Frei Alberto Beckhäuser
Lex orandi lex credendi. A frase completa: Lex orandi statuat legem credendi. Traduzindo: A norma da oração estabeleça a norma da fé. A Igreja crê o que ela reza. Por outro lado, a Igreja celebra ou reza o que ela crê. O Catecismo da Igreja define a Sagrada Liturgia como sendo a “celebração da fé cristã” ou “a celebração do Mistério Pascal”.
Nossa intenção é mostrar brevemente a relação existente entre fé e Liturgia segundo o célebre adágio acima citado. Antes que houvesse tratados de Teologia Sistemática, os cristãos criam e aprofundavam a fé, celebrando-a. A Liturgia constitui a theologia prima. Hoje, ela é reconhecida por todos como um locus theologicus.
As primeiras profissões de fé surgiram no contexto do culto cristão. Mesmo o núcleo central dos Evangelhos, a narração da paixão, morte, sepultura, ressurreição e glorificação do Senhor surgiu em ambiente cultual. É possível mesmo que fosse narrada no contexto da celebração da Eucaristia, resumido nas palavras da tradição transmitidas por Paulo: “Trago-vos à memória, irmãos, o evangelho que vos tenho anunciado, que recebestes e no qual estais firmes. Por ele sereis salvos, se o conservardes como eu vo-lo anunciei. De outra forma, em vão tereis abraçado a fé. Eu vos transmiti, em primeiro lugar, o que eu mesmo recebi: que Cristo morreu por nossos pecados, segundo as Escrituras, que foi sepultado; que ressuscitou ao terceiro dia, segundo as escrituras; que apareceu a Cefas e depois aos Doze. Posteriormente, apareceu a mais de quinhentos irmãos de uma vez… Depois apareceu a Tiago, depois a todos os apóstolos. E por último apareceu também a mim como a um filho abortivo” (1Cor 15,1-8).

▶ **LINHAS EXIBIDAS**:
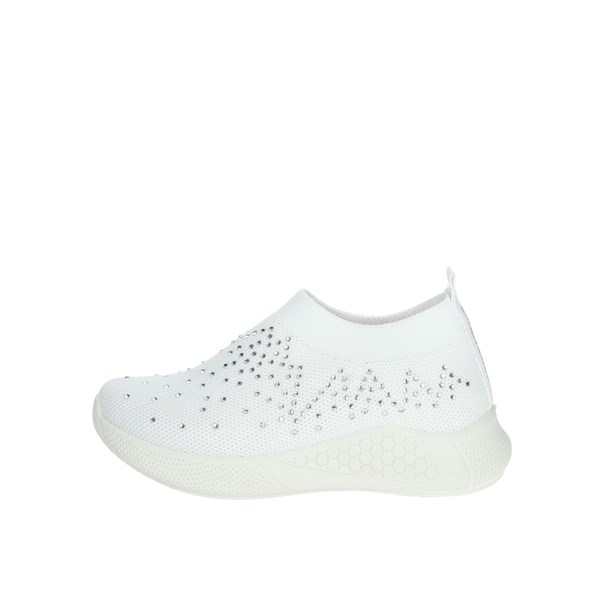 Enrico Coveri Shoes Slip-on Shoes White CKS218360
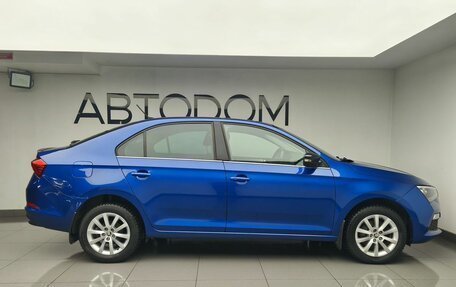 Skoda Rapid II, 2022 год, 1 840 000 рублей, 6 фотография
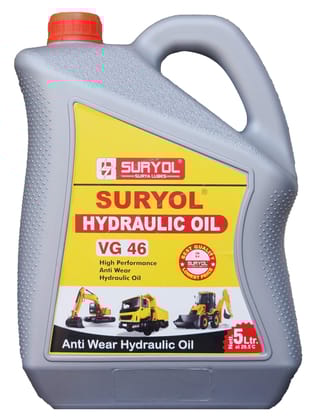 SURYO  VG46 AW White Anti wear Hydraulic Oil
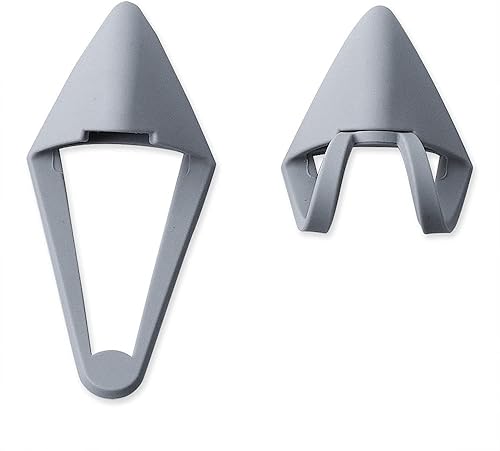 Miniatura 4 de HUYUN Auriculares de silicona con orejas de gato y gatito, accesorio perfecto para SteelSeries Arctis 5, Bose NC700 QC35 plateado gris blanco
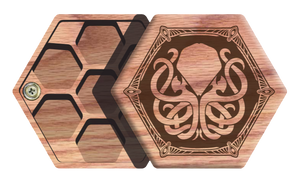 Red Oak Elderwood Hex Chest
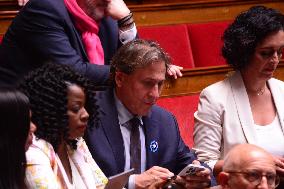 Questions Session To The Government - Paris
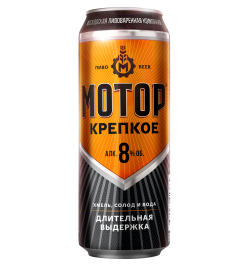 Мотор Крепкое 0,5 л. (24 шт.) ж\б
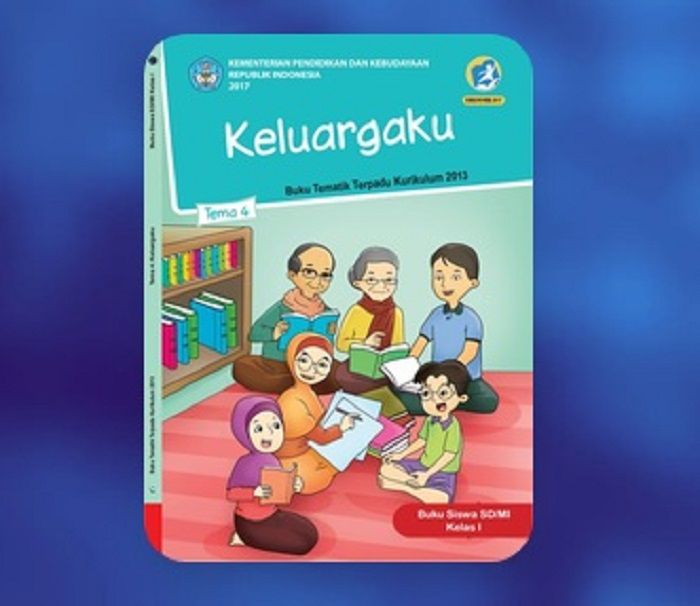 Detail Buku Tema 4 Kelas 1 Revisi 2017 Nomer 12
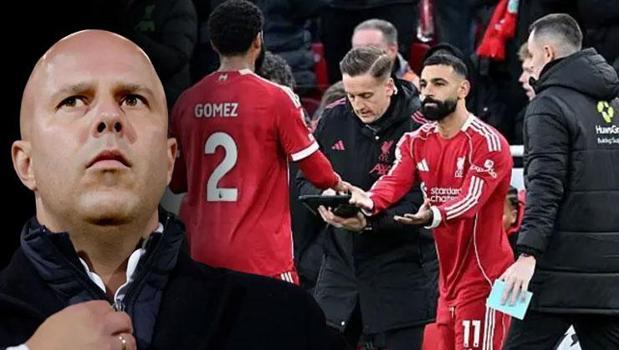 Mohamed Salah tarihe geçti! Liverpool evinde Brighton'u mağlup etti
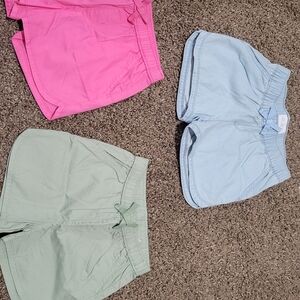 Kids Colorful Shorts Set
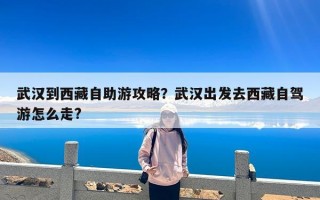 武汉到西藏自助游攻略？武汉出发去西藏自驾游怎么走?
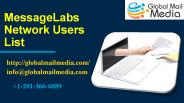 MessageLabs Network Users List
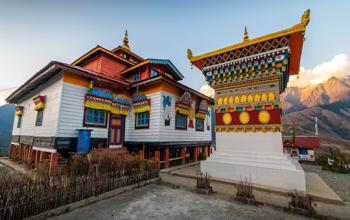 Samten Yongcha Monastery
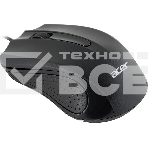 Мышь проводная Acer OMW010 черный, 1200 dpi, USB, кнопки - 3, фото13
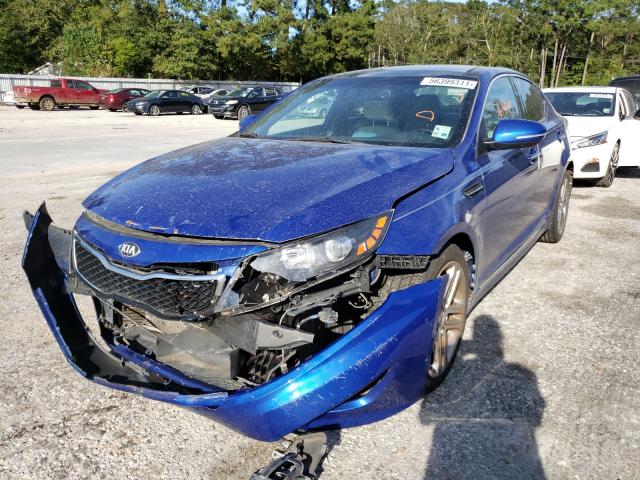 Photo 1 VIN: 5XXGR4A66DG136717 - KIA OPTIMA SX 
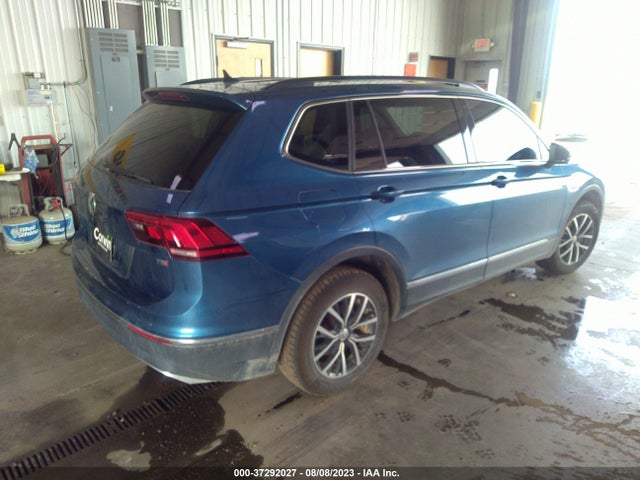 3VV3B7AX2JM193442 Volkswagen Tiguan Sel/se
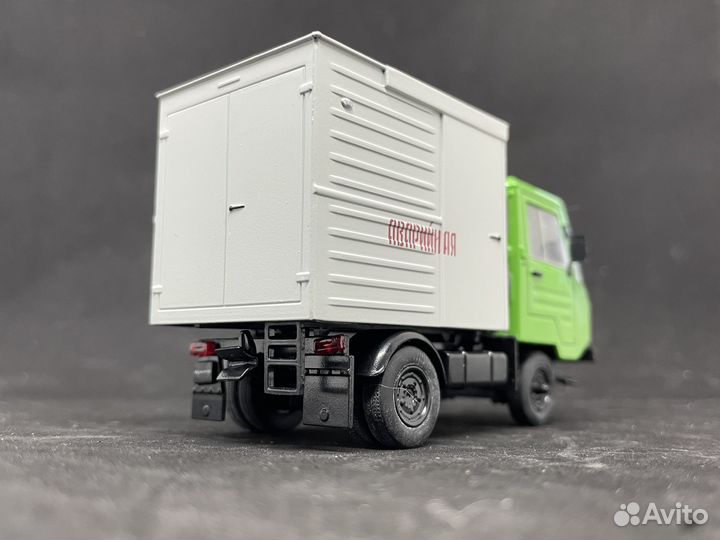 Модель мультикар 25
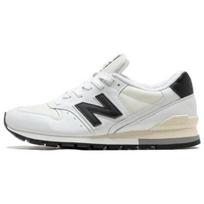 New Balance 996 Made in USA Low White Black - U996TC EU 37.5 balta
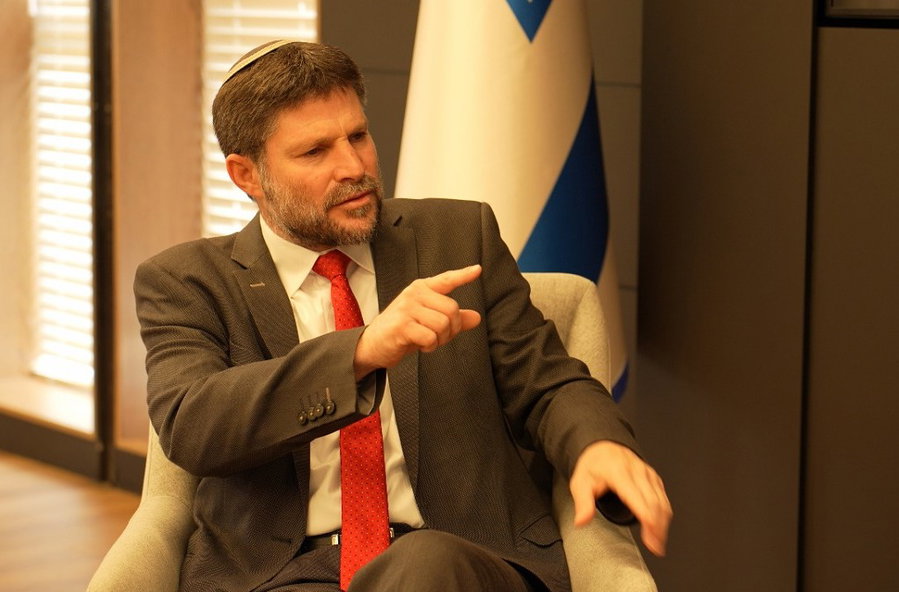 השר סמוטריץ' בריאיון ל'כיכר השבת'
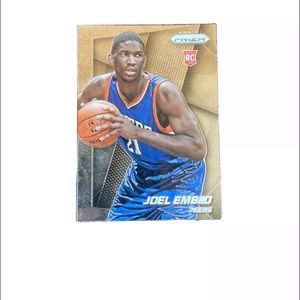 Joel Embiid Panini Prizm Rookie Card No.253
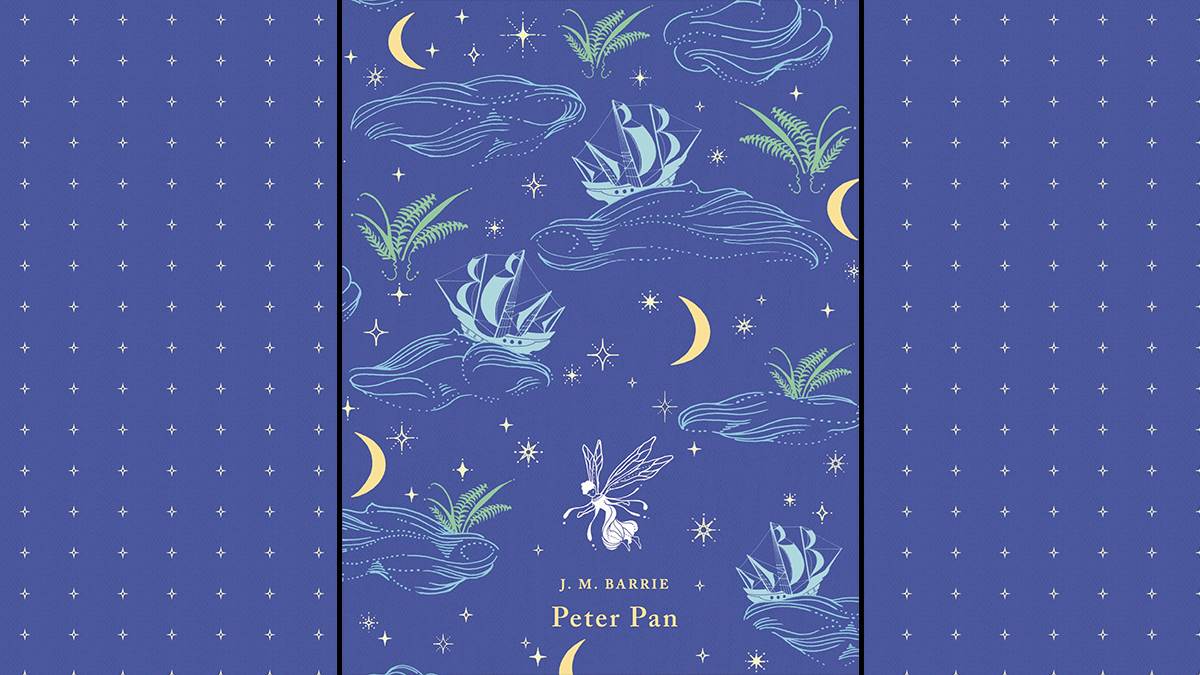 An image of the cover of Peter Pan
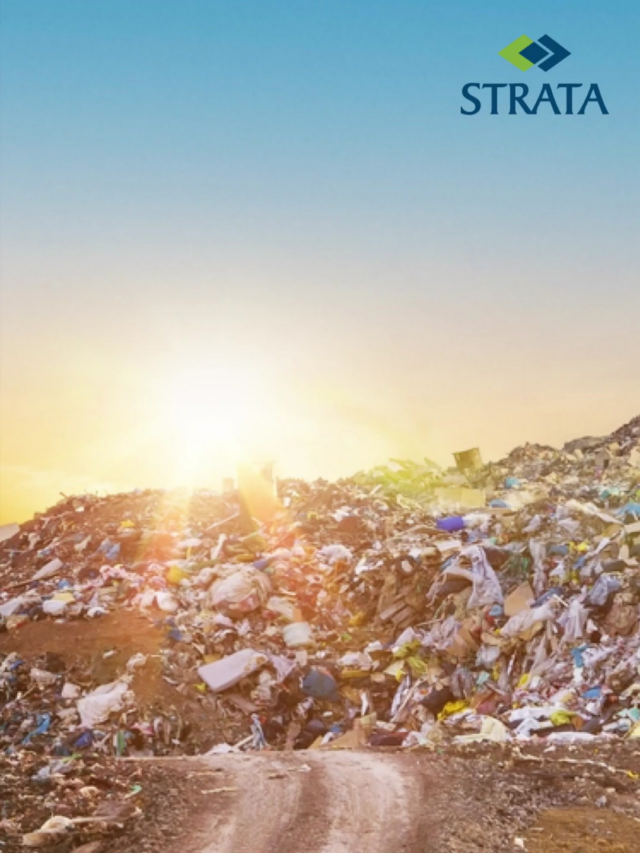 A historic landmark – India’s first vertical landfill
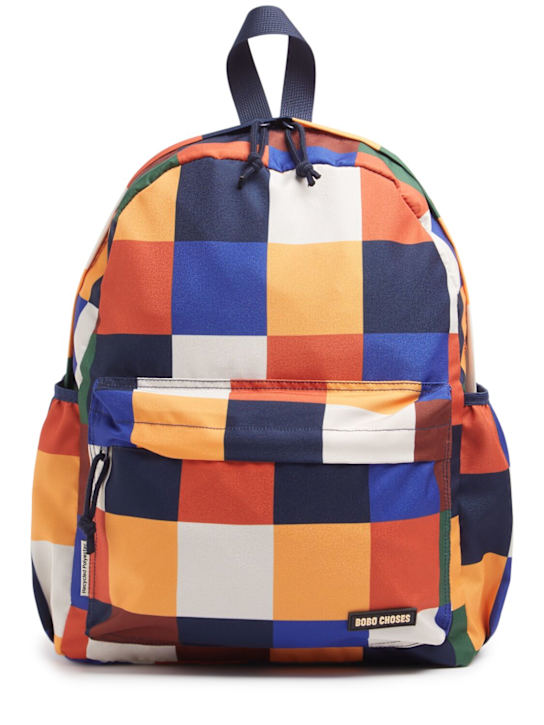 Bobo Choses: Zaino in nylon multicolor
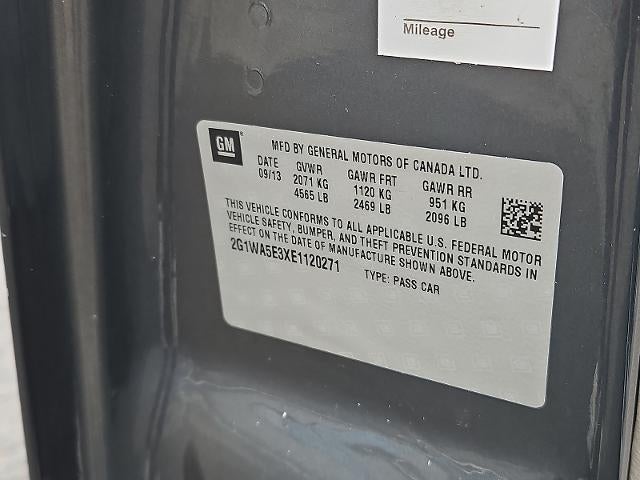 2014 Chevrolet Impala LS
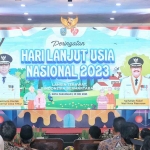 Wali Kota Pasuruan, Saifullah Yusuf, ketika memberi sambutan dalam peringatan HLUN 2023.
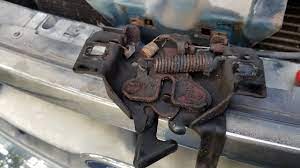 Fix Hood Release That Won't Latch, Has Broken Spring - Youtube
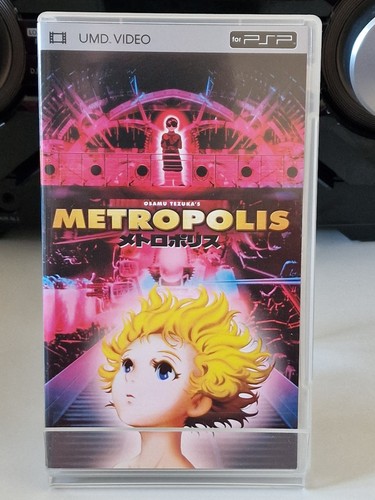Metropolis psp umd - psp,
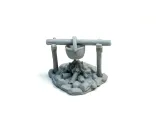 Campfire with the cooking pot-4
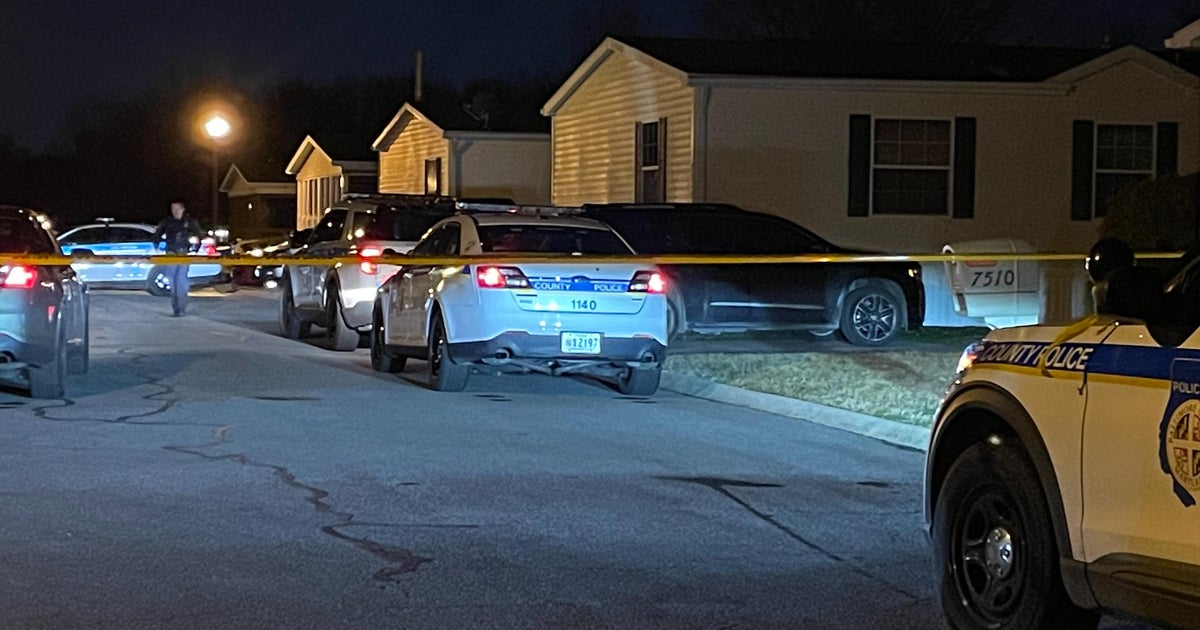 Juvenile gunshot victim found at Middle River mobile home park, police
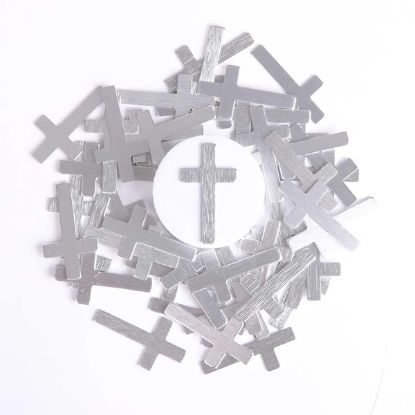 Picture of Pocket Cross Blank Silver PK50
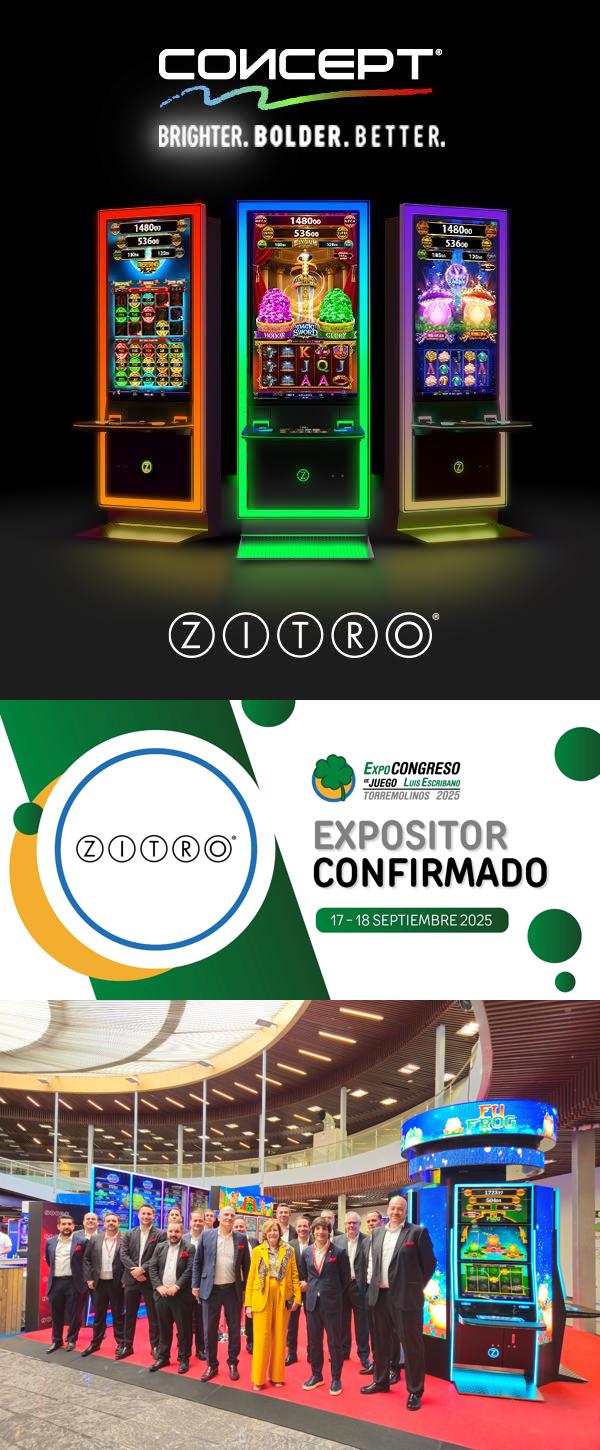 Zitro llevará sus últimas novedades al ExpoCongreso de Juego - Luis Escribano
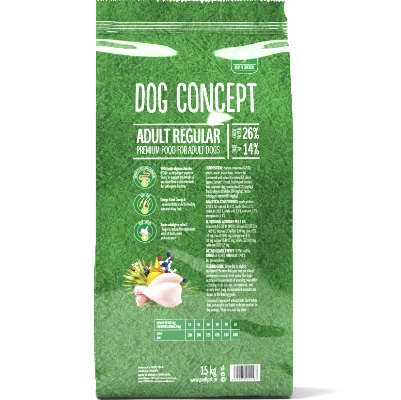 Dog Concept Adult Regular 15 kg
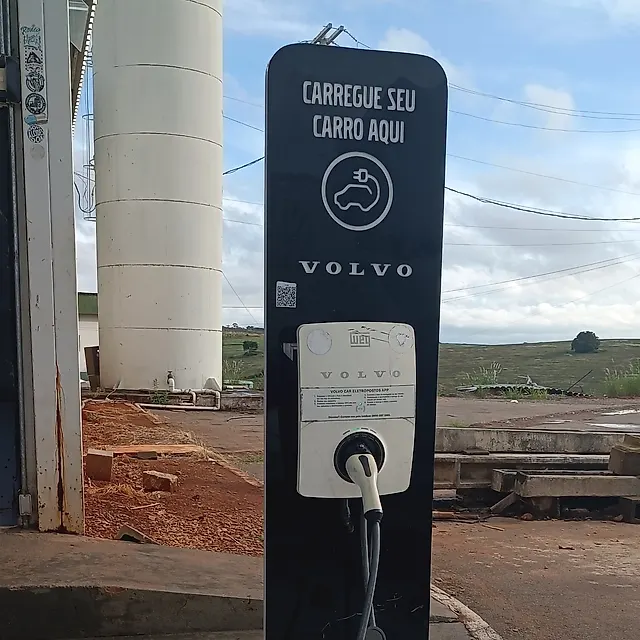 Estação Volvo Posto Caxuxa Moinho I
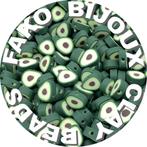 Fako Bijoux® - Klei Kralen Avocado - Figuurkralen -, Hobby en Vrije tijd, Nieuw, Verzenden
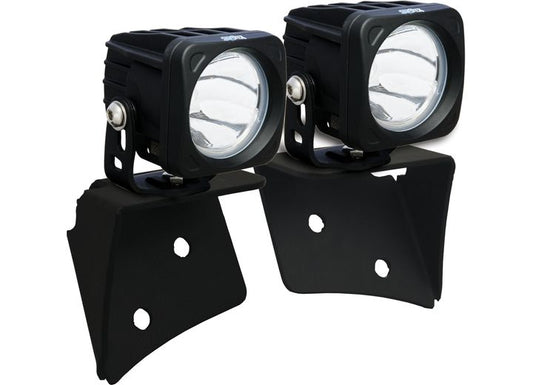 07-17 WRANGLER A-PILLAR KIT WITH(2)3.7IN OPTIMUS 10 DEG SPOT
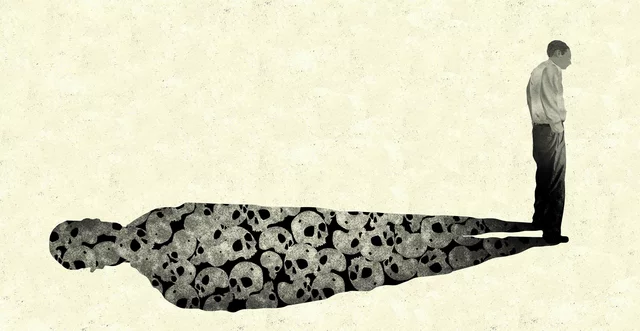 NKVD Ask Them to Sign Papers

▶ **ENUNCIADO**:
Responda, por favor, às perguntas abaixo com base no trecho sobre fé e liturgia:
1. Como o Catecismo da Igreja define a Sagrada Liturgia?
2. Em que contexto surgiram as primeiras profissões de fé?
3. Na passagem de 1Cor 15,1-8, a quem Cristo apareceu logo depois de aparecer a Cefas?
As linhas não fazem parte deste exercício.

▶ **TAREFA CONCLUÍDA**:
1. Como a "celebração da fé cristã" ou "a celebração do Mistério Pascal".
2. No contexto do culto cristão.
3. Aos Doze.